Witten began her career in 1996, practicing applied dietetics at Livingstone Hospital. It was the height of HIV infections, and many of the children she saw coming into the wards were suffering from malnutrition. This had a profound effect on her. While completing her master’s at the University of the Western Cape (UWC), Witten had the opportunity to work with the late Prof David Sanders — a strong advocate for child nutrition. The experience set Witten on her path towards public health nutrition and, after spending time in Bangladesh and Egypt, she joined the UN Children’s Fund (Unicef) in 2011 as a nutrition specialist.
Witten believes in mentorship. At the height of her career, she was encouraged by her former lecturer at UWC, Prof Edelweiss Wentzel-Viljoen to pursue her PhD. Despite initially being reluctant, she returned to study nutrition in 2015 and completed her doctorate in 2020.“If I wanted to change the world, then I had to change me,” she says.
Witten’s passion is in infant nutrition with a particular focus on breastfeeding advocacy. Globally, mothers are advised to breastfeed to obtain optimal development and health in children. However, South Africa has a low breastfeeding rate mostly due to societal and economic barriers. Many children are being fed formula, especially during the crucial first 100 days of development.
Witten is working relentlessly to change these statistics and challenge the notion that infant formula is an acceptable substitute for mother’s milk. Witten says that the incorrect feeding of infant formula often leads to tragic consequences. Formula is one of the major contributors to malnutrition in children. Mothers who cannot afford the volume of formula that would provide adequate nutrition dilute it, with the result that the child does not have their nutritional needs met. When a lack of access to clean water means that the water used in formula is unclean, this additional factor leads to more health issues.

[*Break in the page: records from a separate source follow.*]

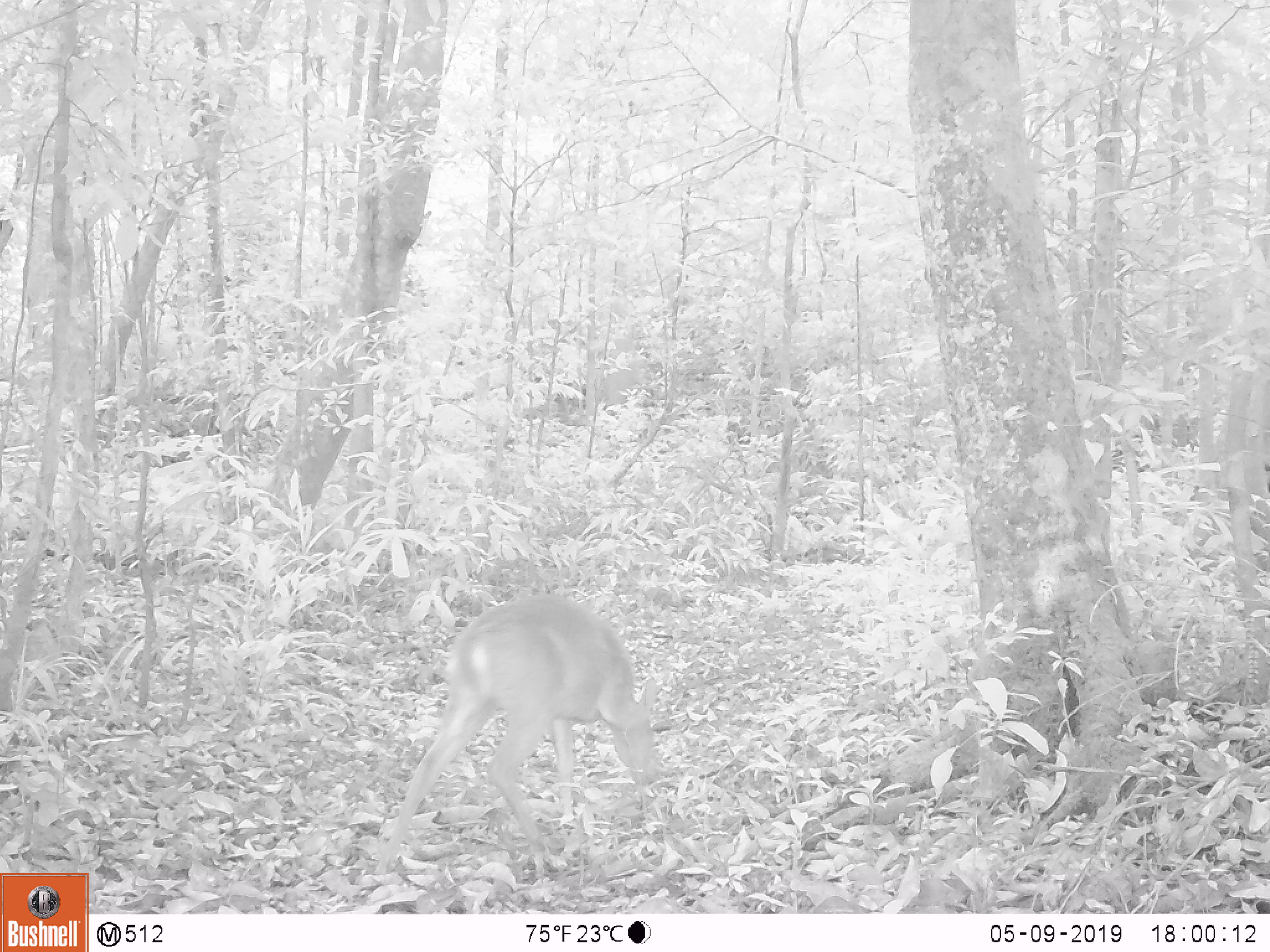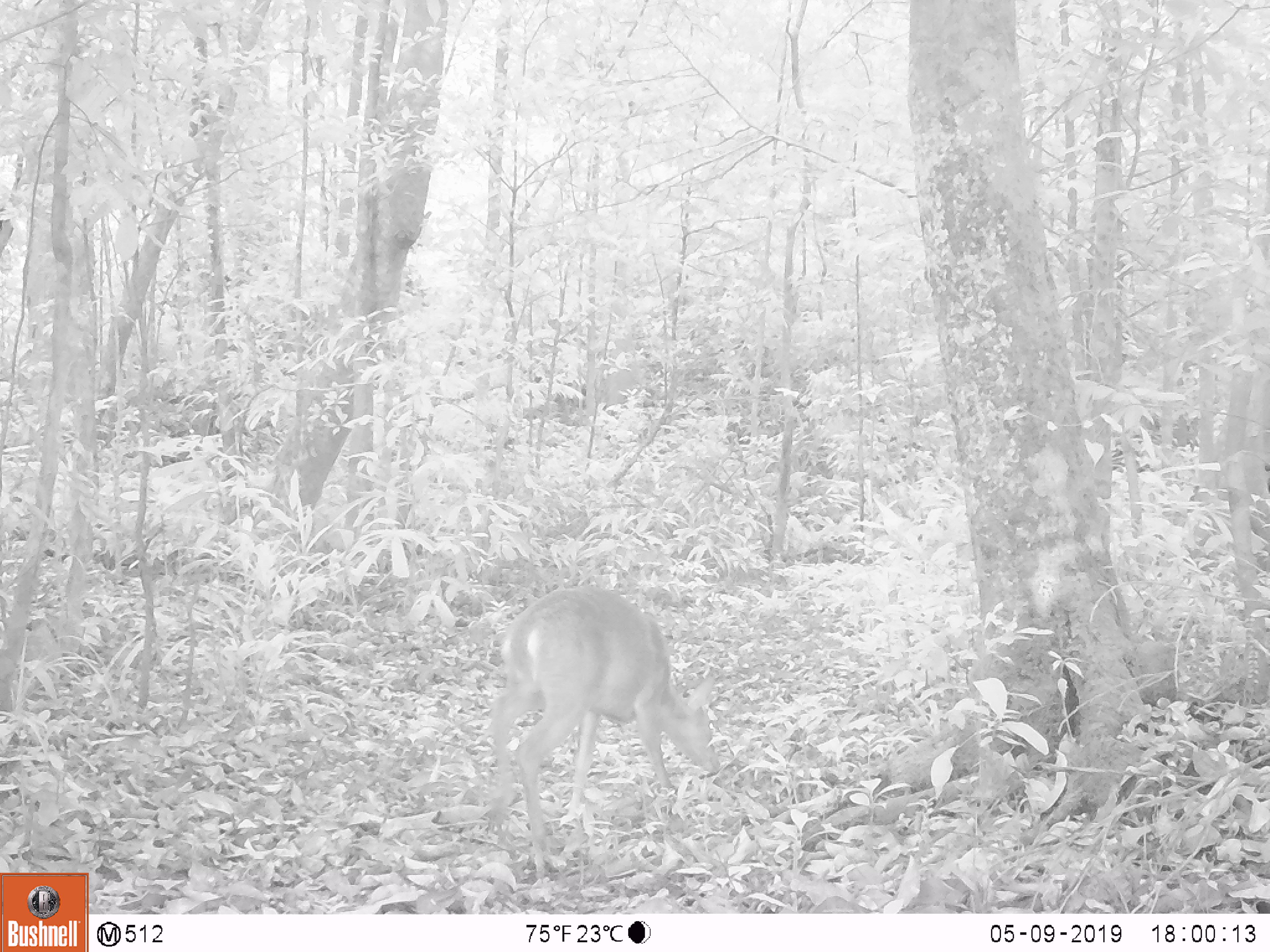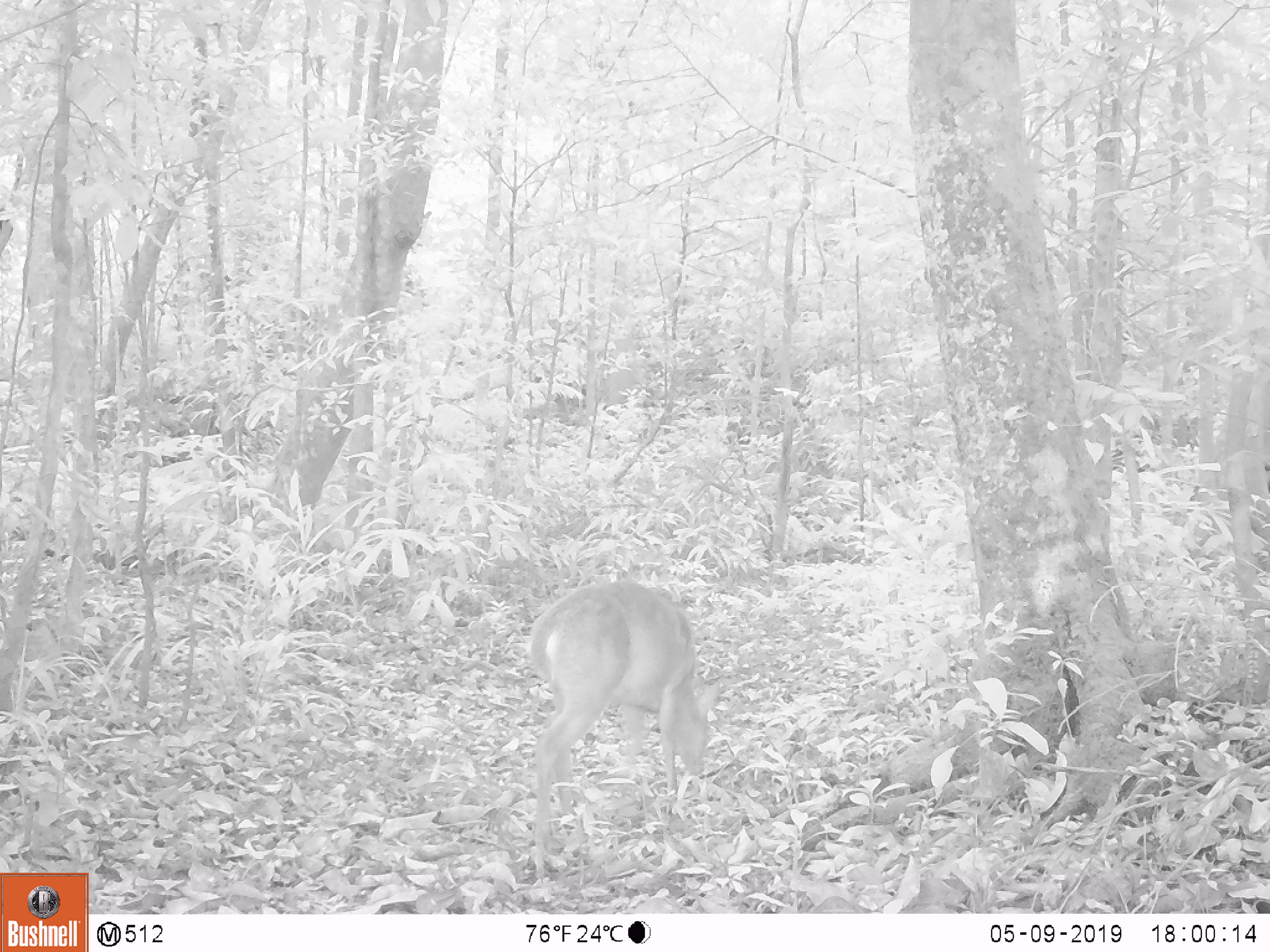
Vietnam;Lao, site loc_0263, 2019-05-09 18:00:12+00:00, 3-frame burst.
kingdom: Animalia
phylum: Chordata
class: Mammalia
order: Artiodactyla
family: Cervidae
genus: Muntiacus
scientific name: Muntiacus vuquangensis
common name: large-antlered muntjac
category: large antlered muntjac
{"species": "large antlered muntjac (large-antlered muntjac) (Muntiacus vuquangensis)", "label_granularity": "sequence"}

Witen would like to see an environment that supports women, enabling them to optimally breastfeed their children. Cultural attitudes to breastfeeding deter mothers from providing this essential nourishment. “The research was blaming women for things that were actually structural barriers for them to do what was appropriate,” she says. “They understand exclusive breastfeeding, but they can’t apply it if they are constantly looking for work, having to leave their child home to go to work, or standing in a queue for a child support grant. These economic barriers are the big stumbling blocks, but we also have cultural and home environment barriers. The mom is first at a public health facility, which does support breastfeeding, but she goes home to a community that doesn’t believe in breastfeeding.
“Children are a long-term investment. You invest today and you will reap the benefits in the future.”

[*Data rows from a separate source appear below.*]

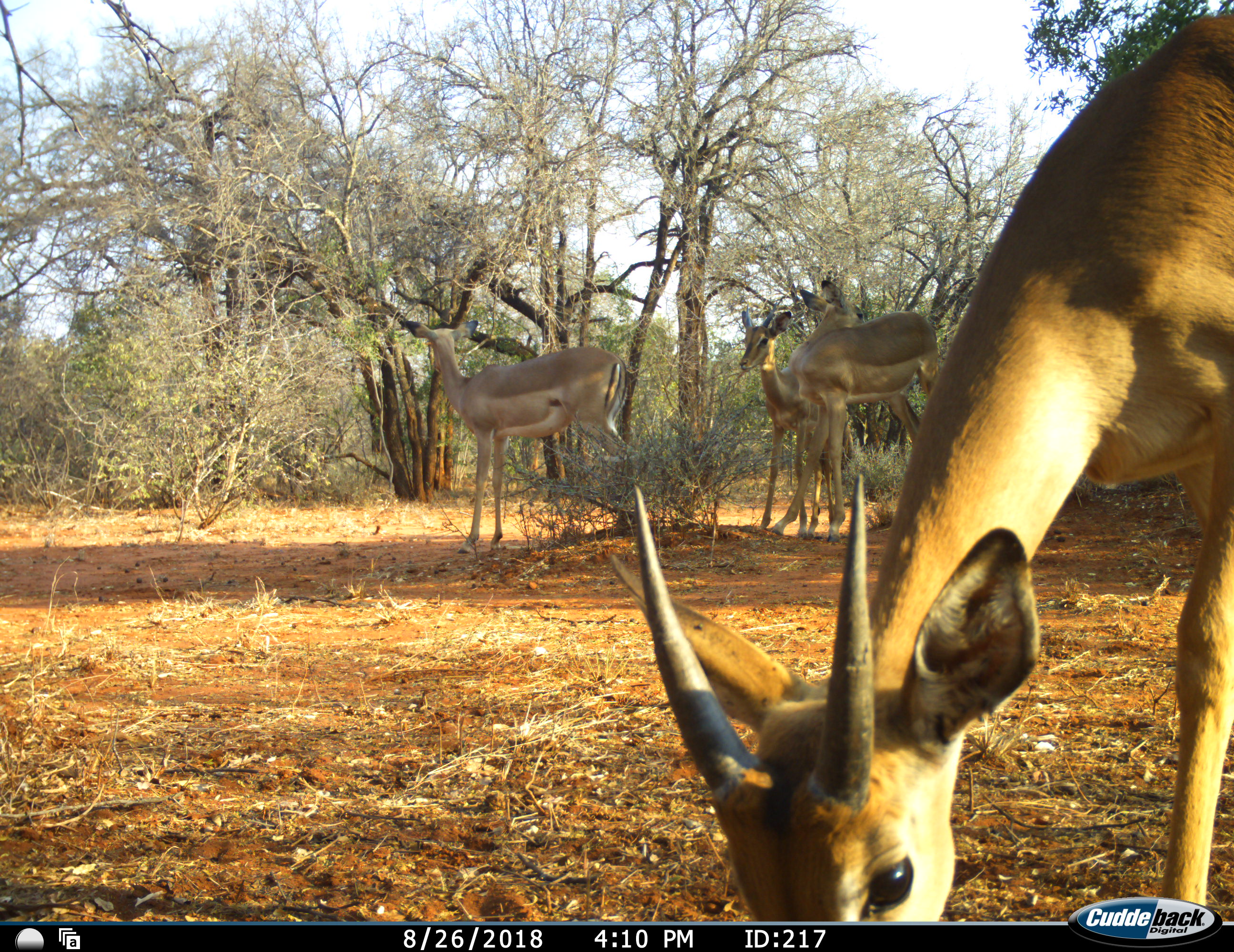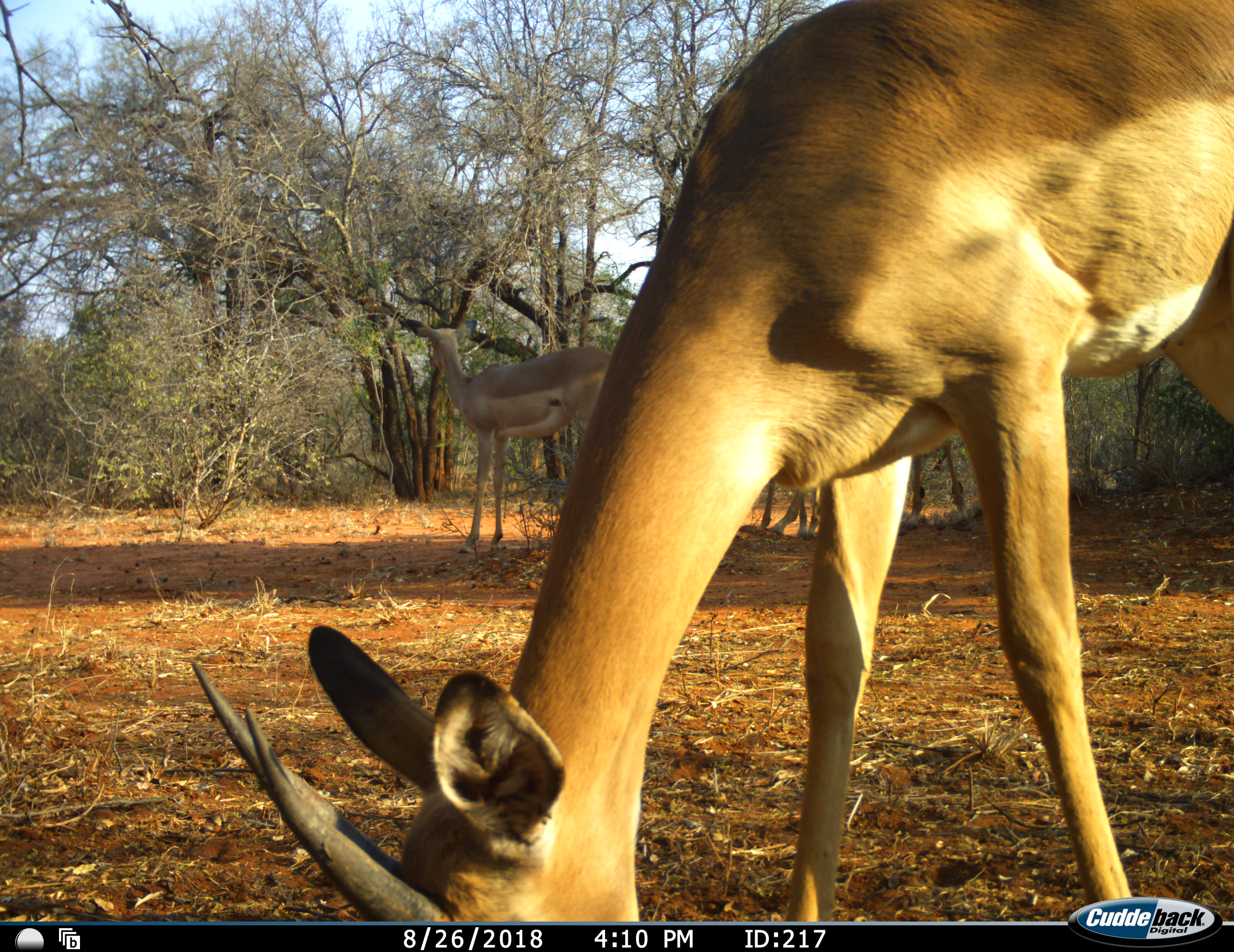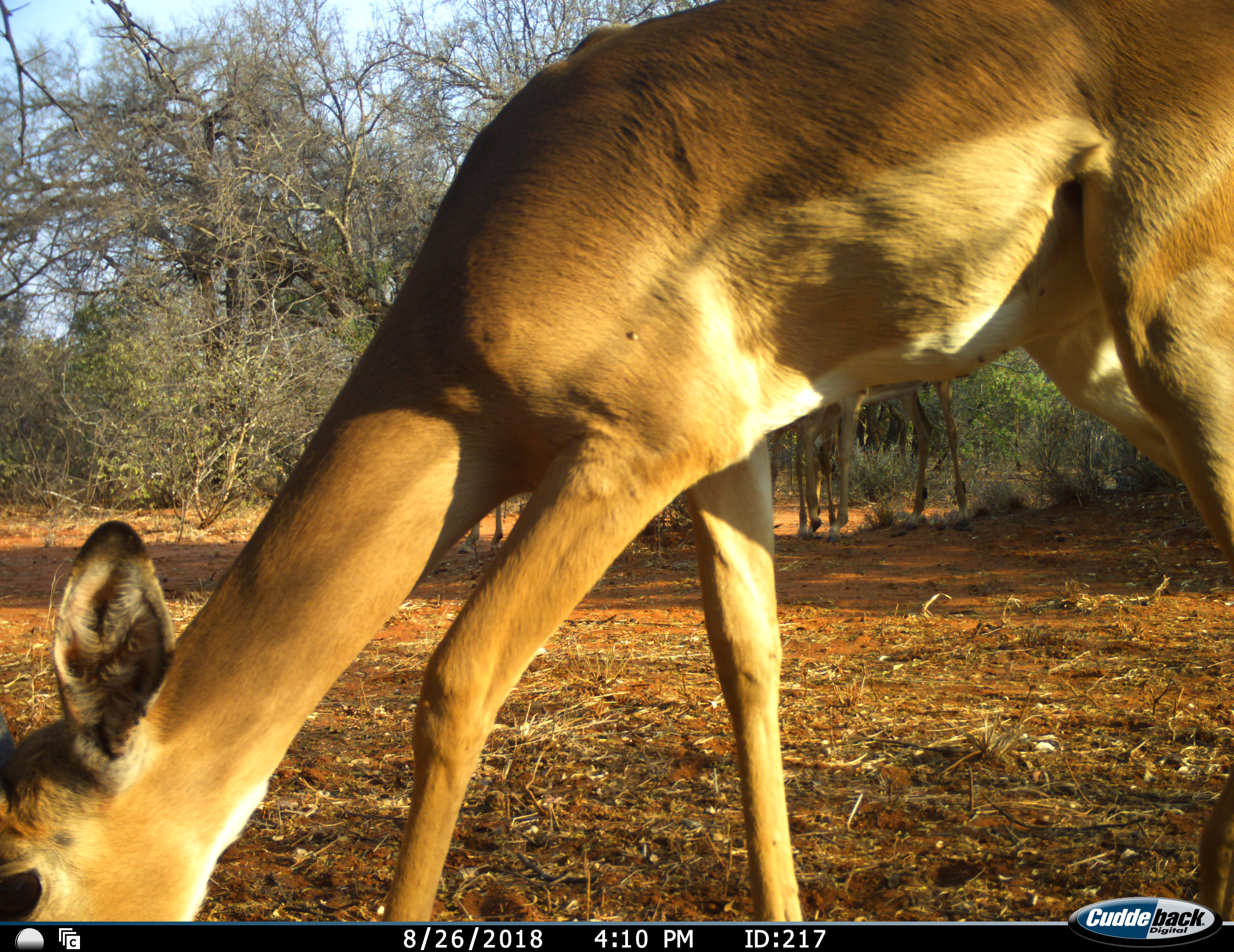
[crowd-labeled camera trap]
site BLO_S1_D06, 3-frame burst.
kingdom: Animalia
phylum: Chordata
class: Mammalia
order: Artiodactyla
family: Bovidae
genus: Aepyceros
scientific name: Aepyceros melampus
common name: impala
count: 4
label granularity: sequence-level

Witten is inspired by children thriving in the context of South Africa. “I like photos of happy kids because it gives me hope. All the recent coverage of children has been of hunger, violence and negative stories. Kids are the inspiration. Children are the future and give us hope. If we get it right with them, we can look forward to something better.”
Witten has been humbled by her nomination. “We all want acknowledgement and it’s good to get it. I have 10 years left before I retire. I think the journey ahead will bring a lot of change and I’m looking forward to this.”
Chantell Witten has been engaged in the field of food and nutrition for children for 25 years. She is a dietician with a PhD in nutrition and is currently a lecturer in the faculty of health sciences at the University of the Free State. Her passion lies in infant and young child food and nutrition, with a particular focus on the normalisation of breastfeeding.